> **Document**
In May 2020, when the Group of 20 launched the Debt Service Suspension Initiative (DSSI) to provide debt relief for poor nations, Angola was one of the countries that applied.

And Chinese lenders, including China Development Bank (CDB) and the Industrial and Commercial Bank of China (ICBC), gave Angola a three-year debt payment freeze for a total of US$4.9 billion, which was to run from June 2020 to May 2023. The Central African nation also received an unknown amount of debt relief under DSSI from China Eximbank.

Mark Bohlund, a senior credit research analyst at REDD Intelligence, said it is likely that the sharp increase in the 2023 second quarter interest payments reflects the replenishment of an escrow account at China Development Bank (CDB), from which interest payments were made during the three-year debt moratorium from June 2020 to May 2023.

Bohlund said although Banco Nacional de Angola has not made public the balance of the CDB escrow account, it is estimated that the majority of the US$800 million increase in interest payments between the first two quarters of this year was constituted by the replenishment of this account to US$1.5 billion as mandated in the debt moratorium agreement.

“As a consequence, it is still too early to say to what extent Angola’s interest payments will rise as a result of the end of the debt moratorium. There are also other factors in play, such as the rise in global interest rates as some of Angola’s external loans are at variable rates,” Bohlund said.

However, he said Chinese principal payments appear to be lower in the second quarter. There is a smaller US$318 million reduction in Angolan debt owed to Chinese creditors than the very large US$1.5 billion fall in the first quarter of the year.

Bohlund said Angola’s external debt level will remain at around US$50 billion over the coming year, with Chinese creditors accounting for around 40 per cent.

“We expect the higher principal payments to be to a high degree offset by new loan disbursements, such as those by Industrial and Commercial Bank of China (ICBC) for the Caculo-Cabaca hydropower project, where the construction of the water reservoir was recently commenced,” Bohlund said.

> **Extracted information**
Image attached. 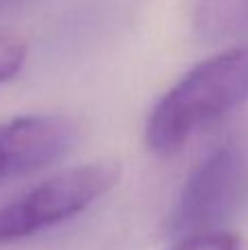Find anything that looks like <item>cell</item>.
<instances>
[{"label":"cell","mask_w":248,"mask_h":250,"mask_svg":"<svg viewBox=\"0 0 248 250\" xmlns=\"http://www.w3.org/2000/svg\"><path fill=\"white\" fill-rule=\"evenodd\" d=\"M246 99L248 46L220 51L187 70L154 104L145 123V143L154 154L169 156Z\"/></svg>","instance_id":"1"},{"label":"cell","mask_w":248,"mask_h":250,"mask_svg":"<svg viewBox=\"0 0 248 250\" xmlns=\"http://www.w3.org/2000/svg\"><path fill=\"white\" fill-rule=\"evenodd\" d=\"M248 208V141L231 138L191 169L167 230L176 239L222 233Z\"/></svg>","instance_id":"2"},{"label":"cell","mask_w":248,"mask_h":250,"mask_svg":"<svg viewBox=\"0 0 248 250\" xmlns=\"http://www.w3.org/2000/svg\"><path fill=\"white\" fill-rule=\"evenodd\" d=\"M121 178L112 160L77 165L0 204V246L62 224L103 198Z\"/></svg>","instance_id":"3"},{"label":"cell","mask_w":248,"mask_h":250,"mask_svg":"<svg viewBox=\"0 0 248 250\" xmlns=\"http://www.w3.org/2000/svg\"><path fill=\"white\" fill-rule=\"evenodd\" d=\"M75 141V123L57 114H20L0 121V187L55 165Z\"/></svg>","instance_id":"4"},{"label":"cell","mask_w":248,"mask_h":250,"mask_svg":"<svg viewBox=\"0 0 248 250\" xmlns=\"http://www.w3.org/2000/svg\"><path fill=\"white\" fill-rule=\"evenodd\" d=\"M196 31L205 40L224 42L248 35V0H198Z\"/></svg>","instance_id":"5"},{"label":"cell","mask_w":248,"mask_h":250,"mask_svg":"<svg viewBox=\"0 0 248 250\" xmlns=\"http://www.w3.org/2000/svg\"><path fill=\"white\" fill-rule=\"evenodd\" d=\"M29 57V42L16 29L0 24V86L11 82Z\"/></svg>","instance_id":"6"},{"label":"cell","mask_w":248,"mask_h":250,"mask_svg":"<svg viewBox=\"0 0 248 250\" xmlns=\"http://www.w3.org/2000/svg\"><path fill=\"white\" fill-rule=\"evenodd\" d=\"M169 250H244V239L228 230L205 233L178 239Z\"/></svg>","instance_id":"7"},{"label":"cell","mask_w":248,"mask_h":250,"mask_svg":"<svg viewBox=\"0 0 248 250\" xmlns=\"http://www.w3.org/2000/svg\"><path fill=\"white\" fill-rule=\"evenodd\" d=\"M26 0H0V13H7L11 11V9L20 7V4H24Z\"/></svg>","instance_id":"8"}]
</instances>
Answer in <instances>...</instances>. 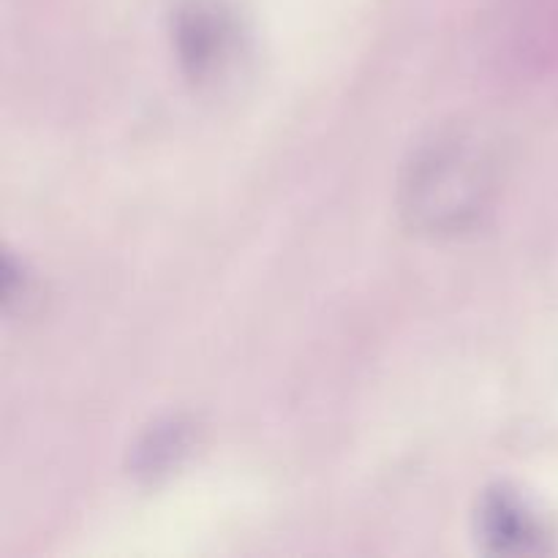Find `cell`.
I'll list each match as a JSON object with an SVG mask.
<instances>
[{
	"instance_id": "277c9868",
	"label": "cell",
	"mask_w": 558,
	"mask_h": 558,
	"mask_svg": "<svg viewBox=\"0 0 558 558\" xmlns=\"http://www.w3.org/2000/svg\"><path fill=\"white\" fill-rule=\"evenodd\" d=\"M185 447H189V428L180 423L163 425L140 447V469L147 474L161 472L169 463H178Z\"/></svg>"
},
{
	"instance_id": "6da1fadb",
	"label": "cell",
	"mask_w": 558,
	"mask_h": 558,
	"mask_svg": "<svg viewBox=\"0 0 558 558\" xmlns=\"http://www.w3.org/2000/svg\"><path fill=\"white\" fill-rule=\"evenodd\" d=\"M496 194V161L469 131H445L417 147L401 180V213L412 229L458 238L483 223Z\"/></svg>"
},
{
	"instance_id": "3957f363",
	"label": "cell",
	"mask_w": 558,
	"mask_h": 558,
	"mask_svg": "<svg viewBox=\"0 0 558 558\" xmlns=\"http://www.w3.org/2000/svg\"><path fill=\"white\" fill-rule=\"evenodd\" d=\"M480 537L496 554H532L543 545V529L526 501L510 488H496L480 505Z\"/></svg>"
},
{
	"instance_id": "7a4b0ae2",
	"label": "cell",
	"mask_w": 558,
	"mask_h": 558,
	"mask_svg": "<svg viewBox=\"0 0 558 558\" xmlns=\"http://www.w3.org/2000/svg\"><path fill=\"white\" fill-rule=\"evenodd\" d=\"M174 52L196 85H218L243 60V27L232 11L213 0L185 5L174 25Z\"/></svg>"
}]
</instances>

> **Tasks to carry out**
[1] In the Angola debt article, what was the total amount of the three-year debt payment freeze that Chinese lenders gave Angola?
[2] Reproduce the passage of the Angola debt article that starts with "Mark Bohlund, a" and runs on through "moratorium from June 2020 to May 2023.".

> **Responses in order**
[1] US$4.9 billion

[2]
Mark Bohlund, a senior credit research analyst at REDD Intelligence, said it is likely that the sharp increase in the 2023 second quarter interest payments reflects the replenishment of an escrow account at China Development Bank (CDB), from which interest payments were made during the three-year debt moratorium from June 2020 to May 2023.